Jurisprudência Nacional:AC TC DE 2009/03/12.
Aditamento:
Texto Integral: Acordam nesta Secção do Contencioso Tributário do Supremo Tribunal Administrativo:
1 – A…, melhor identificado nos autos, não se conformando com a sentença do Tribunal Administrativo e Fiscal de Braga que negou provimento ao recurso judicial que interpôs do despacho do Chefe dos Serviços de Finanças, que condenou a sociedade “B…, Lda”, no pagamento de uma coima, por falta de entrega da declaração periódica de IVA, relativo ao ano de 2001 e que contra si havia revertido, na qualidade de responsável subsidiário, dela veio interpor recurso para esta Secção do STA, formulando as seguintes conclusões:
A. A decisão que o aqui recorrente questionou no TAF de Braga foi proferida num processo de contra-ordenação e não no âmbito da liquidação do imposto ou numa oposição à execução.
B. Toda a tese da sentença sai viciada por não atender a essa distinção, facto que se nota pelas citações de jurisprudência que não tem aqui aplicação.
C. Na verdade, estamos perante o recurso judicial (art. 80º RGIT) de uma decisão que condenou a firma B…, Lda., no pagamento de uma coima, e que está agora a ser executada contra o recorrente.

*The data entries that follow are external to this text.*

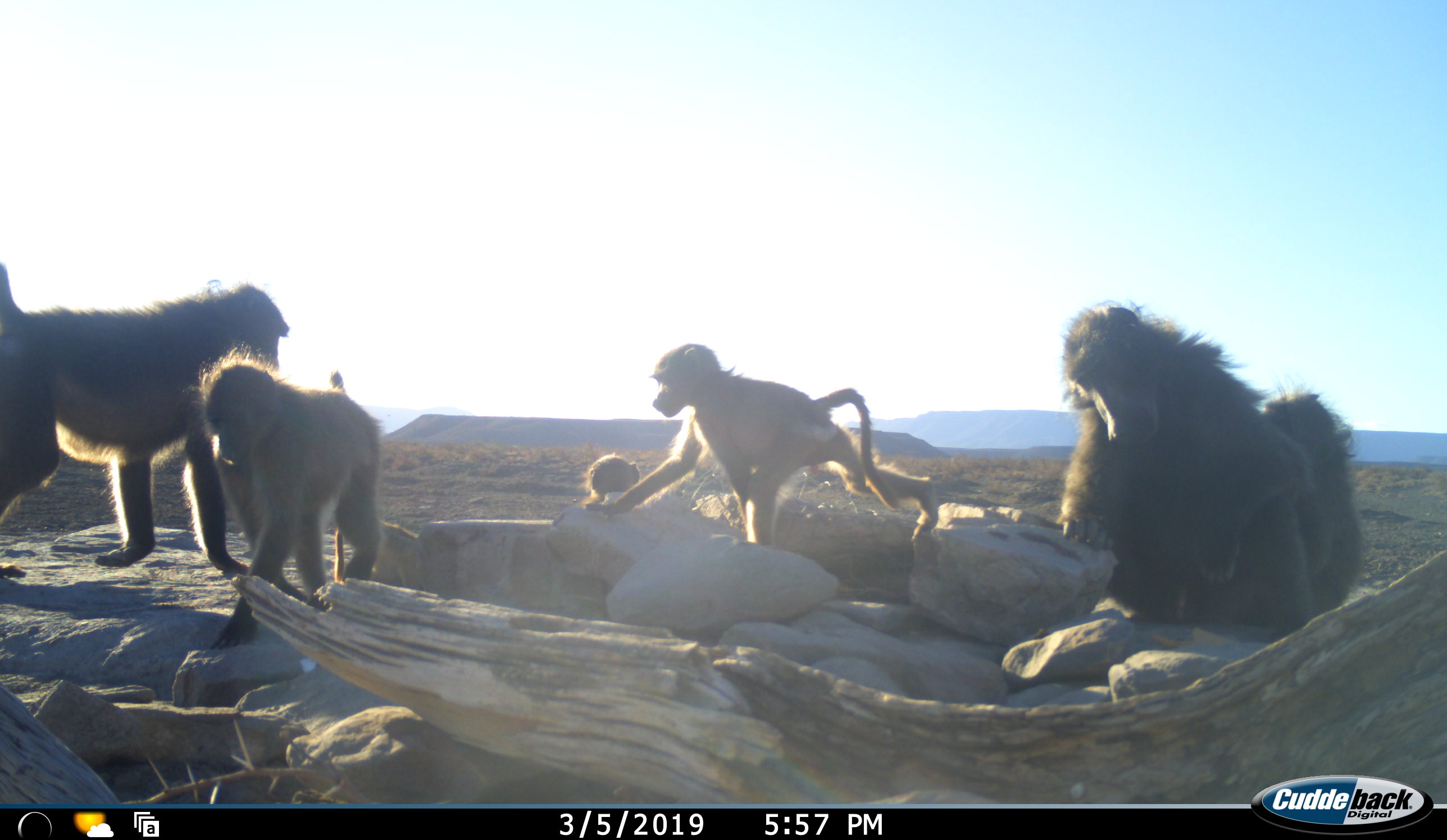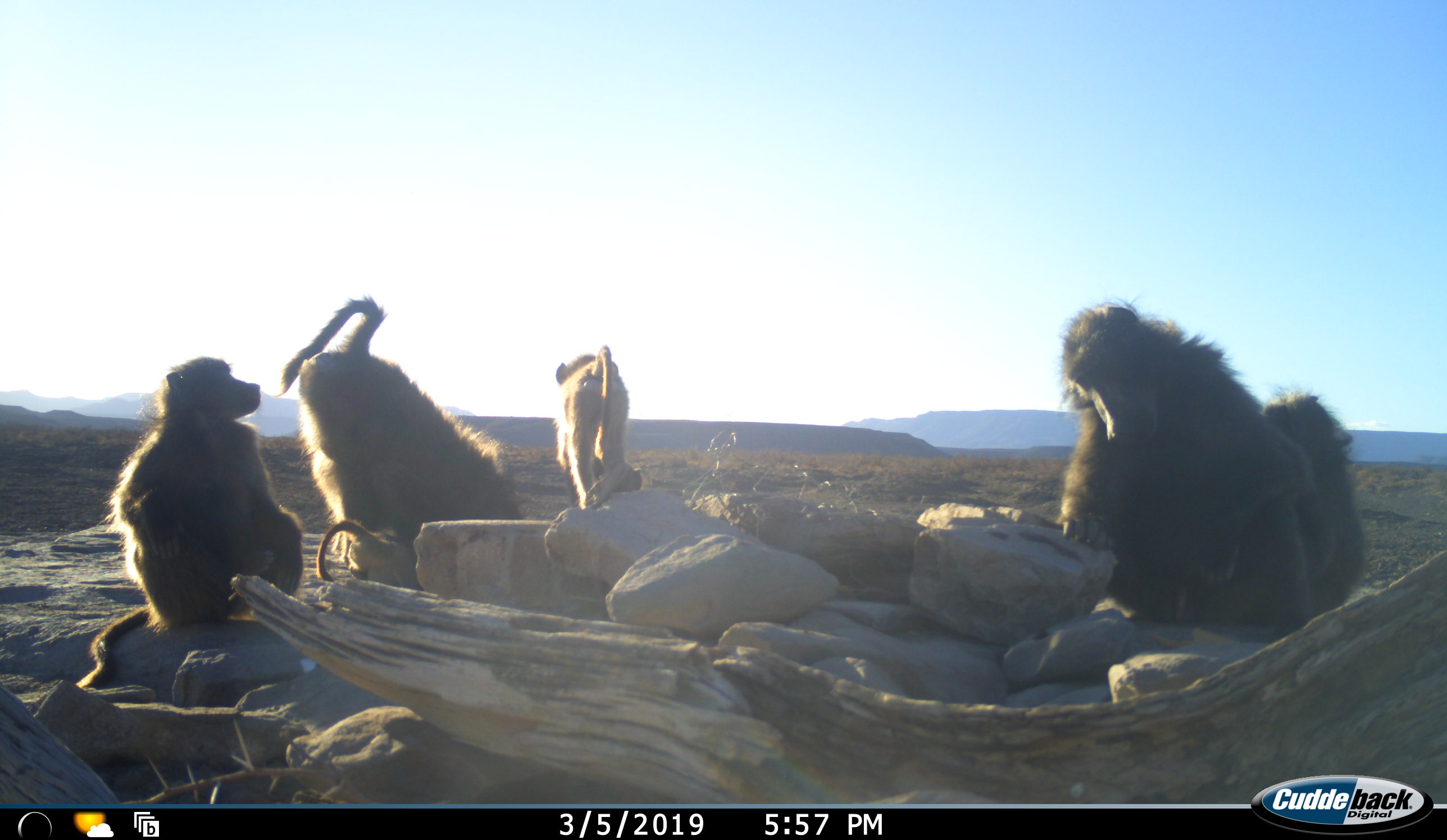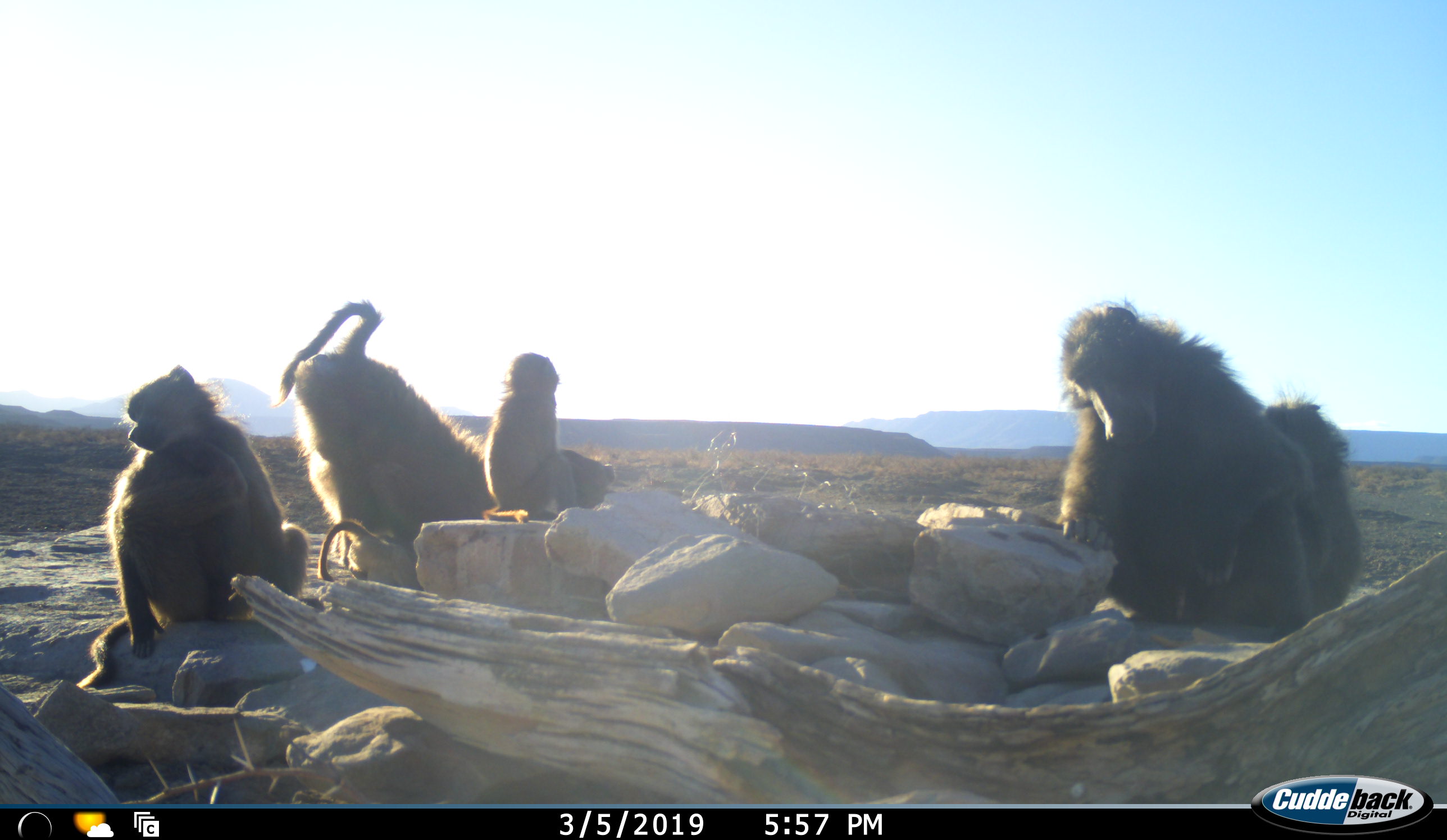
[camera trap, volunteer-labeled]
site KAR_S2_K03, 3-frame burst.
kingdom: Animalia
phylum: Chordata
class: Mammalia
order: Primates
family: Cercopithecidae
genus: Papio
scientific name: Papio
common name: baboon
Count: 7.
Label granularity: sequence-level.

D. Ora, se existe uma decisão que aplica uma coima, tem necessariamente de ser admitido a possibilidade de dela recorrer para o tribunal e por todos os que nisso tem interesse (art. 401° do Código de Processo Penal, aplicável por força do art. 3°, alínea b) do RJIT, que remete para o art. 41° do DL. 433/82, de 27/10 e este para o citado artigo 401° do CPP, bem como também o art. 680°, n°2 do Código de Processo Civil e o art. 22° da LGT)).
E. E assim como se pode recorrer dessa decisão, tem de se poder questionar tudo o que a ela diz respeito, incluindo nulidades e outras questões acessórias, certamente não menos importantes.
F. Tanto mais que o art. 80° do RGIT não faz uma restrição igual à do artigo 204° do CPPT.
G. Daí que, qualquer decisão ou qualquer norma que diga o contrário é claramente inconstitucional, desde logo por violar o art. 20° da CRP, que consagra o «Acesso ao direito e tutela jurisdicional efectiva», bem como o nº 10, do art. 32° da mesma Constituição, e também o seu art. 268°, particularmente o seu nº 4, que garante a todos os administrados a tutela jurisdicional efectiva dos seus direitos ou interesses legalmente protegidos, incluindo, nomeadamente... a impugnação de quaisquer actos administrativos que os lesem, independentemente da sua forma...».
H. Deste modo, podia o recorrente invocar a nulidade da falta de citação.
I. Também na parte que desatendeu a invocada prescrição, a decisão de que se recorre labora num equívoco.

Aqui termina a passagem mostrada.